Task: Format the lines of each row below as a numbered list, skipping any blank lines and leaving the pictures out.

-- Data rows start --

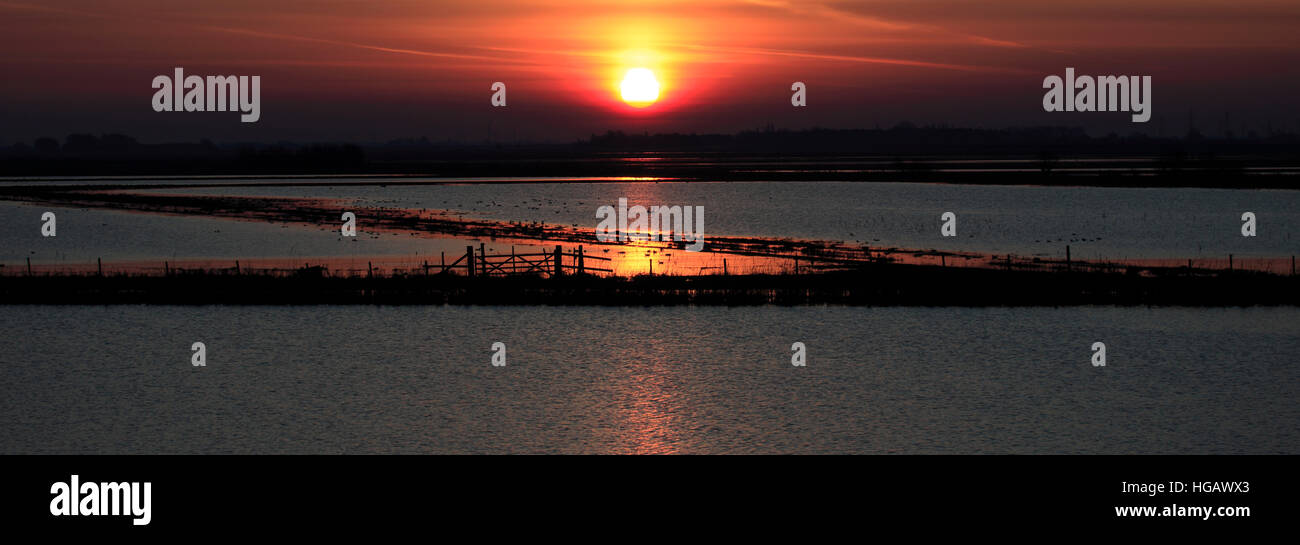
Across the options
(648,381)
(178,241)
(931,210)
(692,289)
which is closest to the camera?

-- Data rows end --

Reply:
1. Across the options
2. (648,381)
3. (178,241)
4. (931,210)
5. (692,289)
6. which is closest to the camera?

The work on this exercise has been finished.